== Selected text

I can see the wave coming, building momentum and I move to position myself to match its speed so I can meet it at just the right instant. Then it comes fully to life, towering over me. At its apex, at the height of its speed, I catch it and ride it. It is a moment of total commitment when all that build-up and mental and physical noise and buzz stop. Nothing exists but total awareness in the moment. But the act of wave riding can also be so fleeting. The wave and all its intensity can be gone just as suddenly as it came. When it breaks that is the wave’s final act!
I’ve always been attracted to the edge. That curiosity and desire to embrace the unknown, to go to the edge and lean into fear, is a powerful and important value of surfing. It’s the kind of fear that embraces vulnerability, the art of letting go. It’s a lot about risk-taking, and being really honest with ourselves. You can’t commit to a wave if you hesitate, if there’s doubt. Tony Bates talked about this in a talk he gave at the Surfing Medicine International conference in Sligo last year, how big-wave surfing can mirror those ‘critical choice moments’ on the journey of mental health. For example, the relationship of the surfer and the wave, when the surfer turns to face the wave it’s like a mirroring process, where the wave acts as mirror to who we are, it reflects our commitment, our fear and willingness to face it.

====

## [Task goal]
Continue the passage about surfing and facing fear from the point where it stops.

== Given information

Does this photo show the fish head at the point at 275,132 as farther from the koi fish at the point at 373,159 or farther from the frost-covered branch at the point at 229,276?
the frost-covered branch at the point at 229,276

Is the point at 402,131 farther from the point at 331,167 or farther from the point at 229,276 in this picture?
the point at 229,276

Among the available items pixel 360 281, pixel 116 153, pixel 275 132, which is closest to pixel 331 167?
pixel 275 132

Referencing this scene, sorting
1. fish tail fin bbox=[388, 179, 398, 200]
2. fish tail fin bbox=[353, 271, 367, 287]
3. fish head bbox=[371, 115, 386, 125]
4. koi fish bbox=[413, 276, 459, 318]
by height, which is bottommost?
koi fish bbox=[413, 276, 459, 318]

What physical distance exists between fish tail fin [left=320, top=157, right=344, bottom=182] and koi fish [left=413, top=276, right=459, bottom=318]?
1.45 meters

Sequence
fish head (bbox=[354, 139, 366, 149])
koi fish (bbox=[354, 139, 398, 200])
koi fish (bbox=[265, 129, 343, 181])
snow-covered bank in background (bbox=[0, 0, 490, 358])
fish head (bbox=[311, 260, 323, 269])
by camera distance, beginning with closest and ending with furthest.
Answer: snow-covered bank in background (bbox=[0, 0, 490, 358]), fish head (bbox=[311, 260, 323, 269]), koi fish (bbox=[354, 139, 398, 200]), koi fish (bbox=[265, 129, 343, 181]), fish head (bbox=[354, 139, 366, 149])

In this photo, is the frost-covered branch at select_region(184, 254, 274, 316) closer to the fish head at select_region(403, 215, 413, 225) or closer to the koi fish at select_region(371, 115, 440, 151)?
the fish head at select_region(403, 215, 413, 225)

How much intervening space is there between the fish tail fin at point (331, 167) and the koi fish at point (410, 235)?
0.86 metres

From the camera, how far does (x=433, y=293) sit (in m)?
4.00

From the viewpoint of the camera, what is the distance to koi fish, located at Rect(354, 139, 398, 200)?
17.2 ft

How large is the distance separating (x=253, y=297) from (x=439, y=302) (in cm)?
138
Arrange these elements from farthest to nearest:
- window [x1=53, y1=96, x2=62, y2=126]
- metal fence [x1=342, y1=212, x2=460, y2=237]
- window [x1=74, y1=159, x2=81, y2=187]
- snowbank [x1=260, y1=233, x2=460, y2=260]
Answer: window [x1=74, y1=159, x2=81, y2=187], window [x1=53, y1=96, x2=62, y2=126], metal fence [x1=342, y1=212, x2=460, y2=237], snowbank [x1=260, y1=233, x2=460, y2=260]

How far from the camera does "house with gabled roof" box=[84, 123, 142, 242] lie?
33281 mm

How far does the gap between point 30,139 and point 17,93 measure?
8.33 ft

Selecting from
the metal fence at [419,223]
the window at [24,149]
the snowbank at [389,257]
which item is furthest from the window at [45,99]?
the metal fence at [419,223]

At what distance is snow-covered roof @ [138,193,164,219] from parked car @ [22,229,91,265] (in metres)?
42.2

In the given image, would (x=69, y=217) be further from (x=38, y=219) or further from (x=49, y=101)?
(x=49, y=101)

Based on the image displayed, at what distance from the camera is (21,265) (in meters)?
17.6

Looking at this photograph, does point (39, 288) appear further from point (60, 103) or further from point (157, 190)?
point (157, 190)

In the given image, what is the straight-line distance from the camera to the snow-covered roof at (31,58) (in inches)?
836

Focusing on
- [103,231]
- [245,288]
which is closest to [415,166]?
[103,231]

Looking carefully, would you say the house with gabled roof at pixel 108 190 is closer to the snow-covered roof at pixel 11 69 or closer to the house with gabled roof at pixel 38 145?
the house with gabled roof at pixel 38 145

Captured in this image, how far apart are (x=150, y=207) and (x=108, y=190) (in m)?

====

## [Reply]
But in order to go to our edge we have to keep trying and be really okay with so-called failure – getting caught inside and being pummelled by the surf. Not giving up because right around when you want to give up, there’s a break in the waves. A core part of surfing is learning to fall – it’s the first thing you’ll most likely learn, how to fall well and safely. Surfing is so unpredictable, an entirely uncontrollable environment with a high degree of uncertainty and there has to be a high capacity for failure, or a willingness to experience failure. As Bates said, “We never learn to stay on the board until we lose our fear of failing.”
Physically, in those situations you need to be strong and prepared but big-wave surfing is a mental game. Psychologically, how do I prepare myself on those big days, when a storm is raging through the night, delivering all its energy on to a small sloping slab of rock on the west coast of Ireland in the middle of winter?
I’ve always believed surfing is an amazing tool for a mindfulness practice. It’s very much about mindfulness-in-action, or what could be called, ‘blue mindfulness’. It comes back to tapping into that state of presence. If I’m distracted or uncertain, it really plays out on those big days. If there’s anything I haven’t dealt with, it will come out. In that way, it’s almost like therapy. My mindfulness practice has helped me be really present with whatever it is I’m feeling and to be okay with that, to understand it’s okay to feel that way.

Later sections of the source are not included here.